* **WORK INSTRUCTIONS**
Copy out all lines of the records in which the word "none" appears.

====== DATASET CONTENT ======

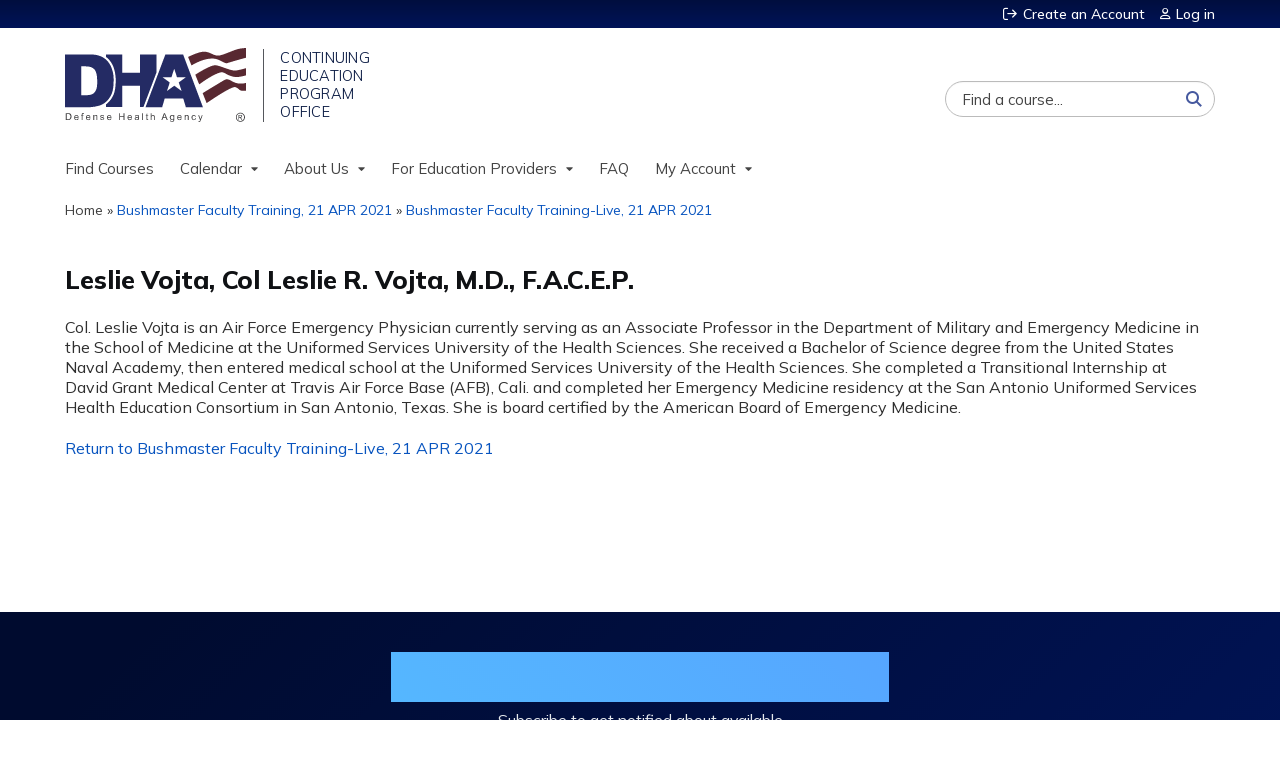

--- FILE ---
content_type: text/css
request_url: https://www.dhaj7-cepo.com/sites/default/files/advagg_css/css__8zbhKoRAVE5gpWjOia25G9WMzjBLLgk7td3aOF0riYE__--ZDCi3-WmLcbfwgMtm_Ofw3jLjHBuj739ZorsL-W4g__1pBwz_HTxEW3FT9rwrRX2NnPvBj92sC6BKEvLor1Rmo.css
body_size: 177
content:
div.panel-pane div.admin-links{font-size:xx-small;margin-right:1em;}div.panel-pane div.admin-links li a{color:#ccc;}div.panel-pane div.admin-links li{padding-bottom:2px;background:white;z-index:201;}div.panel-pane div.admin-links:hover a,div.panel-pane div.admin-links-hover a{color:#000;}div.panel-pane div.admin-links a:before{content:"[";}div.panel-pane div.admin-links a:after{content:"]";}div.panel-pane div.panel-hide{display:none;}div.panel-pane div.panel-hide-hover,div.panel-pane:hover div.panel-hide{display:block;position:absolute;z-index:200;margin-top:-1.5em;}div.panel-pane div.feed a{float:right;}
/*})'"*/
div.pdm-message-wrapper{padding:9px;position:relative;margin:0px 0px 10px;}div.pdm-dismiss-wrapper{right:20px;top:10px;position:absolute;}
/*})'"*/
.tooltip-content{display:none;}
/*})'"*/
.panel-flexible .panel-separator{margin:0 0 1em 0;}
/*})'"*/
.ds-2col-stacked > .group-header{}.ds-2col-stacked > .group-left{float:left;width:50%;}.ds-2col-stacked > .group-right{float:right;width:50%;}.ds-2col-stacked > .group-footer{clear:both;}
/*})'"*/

======
====== DATASET CONTENT ======

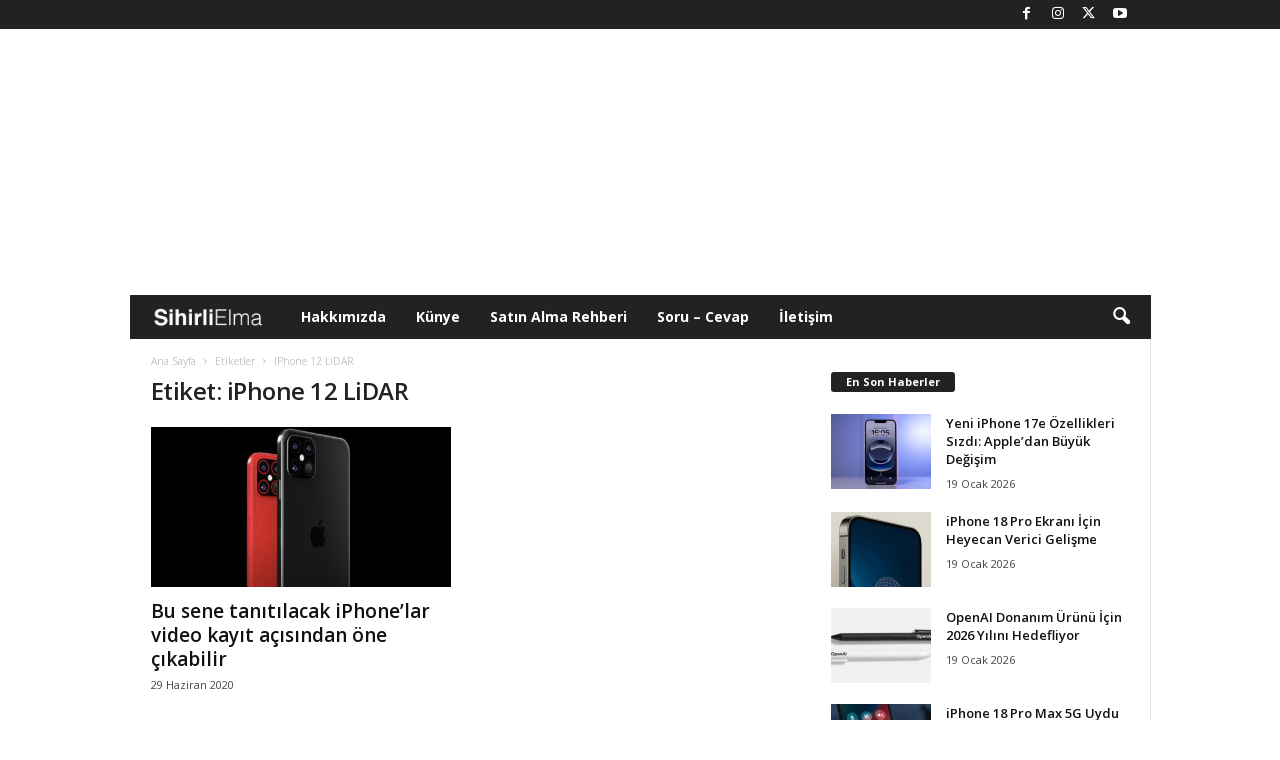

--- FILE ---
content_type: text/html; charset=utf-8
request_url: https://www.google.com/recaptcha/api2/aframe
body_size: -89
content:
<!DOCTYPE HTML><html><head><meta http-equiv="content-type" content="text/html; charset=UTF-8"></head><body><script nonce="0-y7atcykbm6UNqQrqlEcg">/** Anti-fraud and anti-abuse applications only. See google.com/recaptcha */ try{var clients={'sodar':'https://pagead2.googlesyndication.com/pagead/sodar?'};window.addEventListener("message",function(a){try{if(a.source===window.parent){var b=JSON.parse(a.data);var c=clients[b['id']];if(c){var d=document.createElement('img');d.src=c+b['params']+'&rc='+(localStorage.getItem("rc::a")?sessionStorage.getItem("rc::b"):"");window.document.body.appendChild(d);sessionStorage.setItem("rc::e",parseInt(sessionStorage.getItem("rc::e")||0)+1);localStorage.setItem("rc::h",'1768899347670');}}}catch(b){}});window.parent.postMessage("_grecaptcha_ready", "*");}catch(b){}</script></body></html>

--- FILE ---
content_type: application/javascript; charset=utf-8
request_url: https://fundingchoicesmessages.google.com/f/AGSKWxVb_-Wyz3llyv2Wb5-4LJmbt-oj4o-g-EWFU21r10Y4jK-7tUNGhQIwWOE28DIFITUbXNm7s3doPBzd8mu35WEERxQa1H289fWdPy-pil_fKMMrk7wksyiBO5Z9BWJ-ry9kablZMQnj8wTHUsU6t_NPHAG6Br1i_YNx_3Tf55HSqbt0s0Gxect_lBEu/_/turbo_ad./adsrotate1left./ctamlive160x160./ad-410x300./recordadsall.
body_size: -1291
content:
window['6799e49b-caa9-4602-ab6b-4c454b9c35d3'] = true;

======

* **EXERCISE RESPONSE**
div.panel-pane div.admin-links{font-size:xx-small;margin-right:1em;}div.panel-pane div.admin-links li a{color:#ccc;}div.panel-pane div.admin-links li{padding-bottom:2px;background:white;z-index:201;}div.panel-pane div.admin-links:hover a,div.panel-pane div.admin-links-hover a{color:#000;}div.panel-pane div.admin-links a:before{content:"[";}div.panel-pane div.admin-links a:after{content:"]";}div.panel-pane div.panel-hide{display:none;}div.panel-pane div.panel-hide-hover,div.panel-pane:hover div.panel-hide{display:block;position:absolute;z-index:200;margin-top:-1.5em;}div.panel-pane div.feed a{float:right;}
.tooltip-content{display:none;}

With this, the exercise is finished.